━━━━━ Page text ━━━━━

At 16, a neighbor asked to use their phone (father at work and just she and her mother at home). The mother (being way too trusting) allowed him inside (this was way before cellphones). At some point, he tells the mother to give him her wedding ring. When she refused, he told her that he'd cut her finger off if she didn't. She gave him the ring. Before leaving, he made the 16 year old (my later girlfriend) go down on him. I don't know if the mother was in the same room, but either way, it was traumatic.

She graduated at 17. I was 21 and had my own place. That summer, some friends brought over a few friends (she was one of them). Her best friend later told me the details. I took her out for over two months before the first lay. I never pressured her or even brought up the aspect of her going down on me. It was somewhere around eight or nine months, that she'd 'dry' go down on me (basically her cheek and lips sliding on my clothed body) . We could be watching a movie and making out (both clothed) and this occurred several times for about a month. Then... one night, she voluntarily did the deed.

Again, the above situation is not a time-frame on what you should expect. I share the above for you (or anyone else reading) to have an idea of things.

My suggestion (and I can expect some flack from some members here ... but like I care about a stranger on sosuave) is to provide an atmosphere that will have zero reminder of her bad experience. If she likes candles, light them up, if she likes certain soft music, put it on. Give her loads of foreplay before hand. If it still doesn't work, don't act butt-hurt and make a scene. If you react negatively, you'll re-awaken some bad thoughts in her (she'll look at it as you conning her and with only one motivation in mind). Instead, just continue at her comfort level. Your situation is a hell of a lot different than a woman being a pr!ck tease.

This might improve things for you and then again, it might not. I know it's frustrating. I dated a girl that went through this. Ordinarily, I'm not one to advocate cutting women too much slack. This is different. Your girl hasn't lived an "ordinary" life. Treat her more like the exception - rather than the rule.

━━━━━

What this exercise asks
#1 Reproduce the post from "She graduated at" up to and including "idea of things.".
#2 How old was the writer of the post when she graduated at 17?
The data after the post are not needed for this work.

━━━━━ Supplied information ━━━━━

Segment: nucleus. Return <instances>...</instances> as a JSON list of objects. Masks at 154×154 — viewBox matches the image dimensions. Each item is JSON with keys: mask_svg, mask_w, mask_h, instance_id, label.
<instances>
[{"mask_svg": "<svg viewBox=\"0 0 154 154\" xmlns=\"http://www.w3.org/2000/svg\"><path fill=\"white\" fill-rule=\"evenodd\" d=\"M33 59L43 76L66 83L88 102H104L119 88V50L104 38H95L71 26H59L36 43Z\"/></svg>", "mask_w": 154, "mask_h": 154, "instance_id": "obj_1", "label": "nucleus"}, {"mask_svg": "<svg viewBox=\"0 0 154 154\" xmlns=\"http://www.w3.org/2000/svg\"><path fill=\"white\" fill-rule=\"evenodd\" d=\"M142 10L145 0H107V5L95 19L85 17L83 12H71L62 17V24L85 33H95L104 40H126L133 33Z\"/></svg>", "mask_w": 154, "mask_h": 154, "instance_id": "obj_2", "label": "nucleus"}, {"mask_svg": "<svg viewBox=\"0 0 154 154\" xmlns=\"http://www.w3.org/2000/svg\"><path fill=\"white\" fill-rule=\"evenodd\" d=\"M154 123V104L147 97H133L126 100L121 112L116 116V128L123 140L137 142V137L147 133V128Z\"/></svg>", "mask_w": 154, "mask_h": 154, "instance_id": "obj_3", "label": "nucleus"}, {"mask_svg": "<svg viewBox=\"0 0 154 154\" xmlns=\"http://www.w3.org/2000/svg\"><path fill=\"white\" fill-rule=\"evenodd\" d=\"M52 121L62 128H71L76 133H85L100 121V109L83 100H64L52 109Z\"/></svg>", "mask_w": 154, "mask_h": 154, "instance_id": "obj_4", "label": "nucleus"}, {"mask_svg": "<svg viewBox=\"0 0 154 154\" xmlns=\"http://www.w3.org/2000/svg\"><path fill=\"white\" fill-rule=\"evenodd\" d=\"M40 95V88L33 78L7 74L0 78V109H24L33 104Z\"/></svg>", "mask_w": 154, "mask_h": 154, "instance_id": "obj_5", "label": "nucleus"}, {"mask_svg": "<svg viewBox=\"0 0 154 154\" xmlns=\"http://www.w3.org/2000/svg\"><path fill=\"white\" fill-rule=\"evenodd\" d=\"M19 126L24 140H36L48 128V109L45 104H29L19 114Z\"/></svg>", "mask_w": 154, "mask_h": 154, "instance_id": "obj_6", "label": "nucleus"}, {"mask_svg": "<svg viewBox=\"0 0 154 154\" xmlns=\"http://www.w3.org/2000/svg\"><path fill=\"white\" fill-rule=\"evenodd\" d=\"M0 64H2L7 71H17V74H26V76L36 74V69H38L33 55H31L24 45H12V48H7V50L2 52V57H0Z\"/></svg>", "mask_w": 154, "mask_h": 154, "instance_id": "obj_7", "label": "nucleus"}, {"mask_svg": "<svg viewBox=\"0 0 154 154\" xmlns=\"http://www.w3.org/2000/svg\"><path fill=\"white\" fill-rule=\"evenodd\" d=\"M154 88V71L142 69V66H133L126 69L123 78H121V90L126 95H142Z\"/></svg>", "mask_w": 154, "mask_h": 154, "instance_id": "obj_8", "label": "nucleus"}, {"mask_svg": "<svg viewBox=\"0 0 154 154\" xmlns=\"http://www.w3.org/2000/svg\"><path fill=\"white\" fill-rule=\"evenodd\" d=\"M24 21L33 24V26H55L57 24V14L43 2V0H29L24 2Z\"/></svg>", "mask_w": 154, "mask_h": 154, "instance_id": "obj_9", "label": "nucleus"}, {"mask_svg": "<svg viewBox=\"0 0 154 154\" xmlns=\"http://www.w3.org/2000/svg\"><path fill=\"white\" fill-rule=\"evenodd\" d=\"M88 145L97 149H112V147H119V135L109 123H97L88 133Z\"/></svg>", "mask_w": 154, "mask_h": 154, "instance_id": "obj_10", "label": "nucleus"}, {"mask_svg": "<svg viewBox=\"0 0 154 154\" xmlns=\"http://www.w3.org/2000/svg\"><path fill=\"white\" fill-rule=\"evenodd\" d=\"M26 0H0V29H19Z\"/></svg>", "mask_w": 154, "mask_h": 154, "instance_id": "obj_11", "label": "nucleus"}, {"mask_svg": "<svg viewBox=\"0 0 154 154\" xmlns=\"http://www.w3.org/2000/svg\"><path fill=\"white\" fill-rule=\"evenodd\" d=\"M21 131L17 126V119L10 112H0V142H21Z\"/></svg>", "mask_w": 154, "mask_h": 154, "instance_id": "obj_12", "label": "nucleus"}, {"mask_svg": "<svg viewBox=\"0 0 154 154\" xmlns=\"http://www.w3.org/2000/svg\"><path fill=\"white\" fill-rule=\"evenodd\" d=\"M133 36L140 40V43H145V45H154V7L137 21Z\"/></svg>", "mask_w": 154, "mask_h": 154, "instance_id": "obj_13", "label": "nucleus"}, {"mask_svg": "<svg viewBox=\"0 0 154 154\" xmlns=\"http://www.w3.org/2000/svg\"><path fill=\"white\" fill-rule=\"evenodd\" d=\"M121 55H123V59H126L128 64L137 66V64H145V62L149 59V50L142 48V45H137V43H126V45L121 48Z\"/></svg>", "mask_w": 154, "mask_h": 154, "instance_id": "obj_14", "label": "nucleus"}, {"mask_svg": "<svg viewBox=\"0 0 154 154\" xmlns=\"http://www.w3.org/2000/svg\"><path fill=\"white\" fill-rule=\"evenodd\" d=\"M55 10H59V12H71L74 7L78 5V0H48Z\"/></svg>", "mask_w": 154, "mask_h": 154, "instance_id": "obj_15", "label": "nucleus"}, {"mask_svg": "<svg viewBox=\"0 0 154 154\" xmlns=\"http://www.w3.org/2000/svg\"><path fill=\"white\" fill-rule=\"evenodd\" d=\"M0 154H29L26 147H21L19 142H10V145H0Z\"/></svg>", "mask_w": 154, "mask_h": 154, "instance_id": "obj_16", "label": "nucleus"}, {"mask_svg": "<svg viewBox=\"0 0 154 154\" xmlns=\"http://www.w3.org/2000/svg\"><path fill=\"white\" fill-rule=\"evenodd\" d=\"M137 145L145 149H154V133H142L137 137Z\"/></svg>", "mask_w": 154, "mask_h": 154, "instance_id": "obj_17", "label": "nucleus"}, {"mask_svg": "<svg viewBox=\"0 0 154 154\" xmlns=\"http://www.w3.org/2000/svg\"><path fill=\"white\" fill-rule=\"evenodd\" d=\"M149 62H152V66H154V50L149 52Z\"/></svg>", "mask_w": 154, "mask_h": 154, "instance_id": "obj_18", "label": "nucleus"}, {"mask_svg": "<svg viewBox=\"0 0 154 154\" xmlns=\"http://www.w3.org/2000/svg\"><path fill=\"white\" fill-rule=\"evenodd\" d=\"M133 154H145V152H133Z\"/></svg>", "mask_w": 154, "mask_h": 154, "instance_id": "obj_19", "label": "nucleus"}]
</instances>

━━━━━

Solved tasks
#1
She graduated at 17. I was 21 and had my own place. That summer, some friends brought over a few friends (she was one of them). Her best friend later told me the details. I took her out for over two months before the first lay. I never pressured her or even brought up the aspect of her going down on me. It was somewhere around eight or nine months, that she'd 'dry' go down on me (basically her cheek and lips sliding on my clothed body) . We could be watching a movie and making out (both clothed) and this occurred several times for about a month. Then... one night, she voluntarily did the deed.

Again, the above situation is not a time-frame on what you should expect. I share the above for you (or anyone else reading) to have an idea of things.

#2 The writer was 21.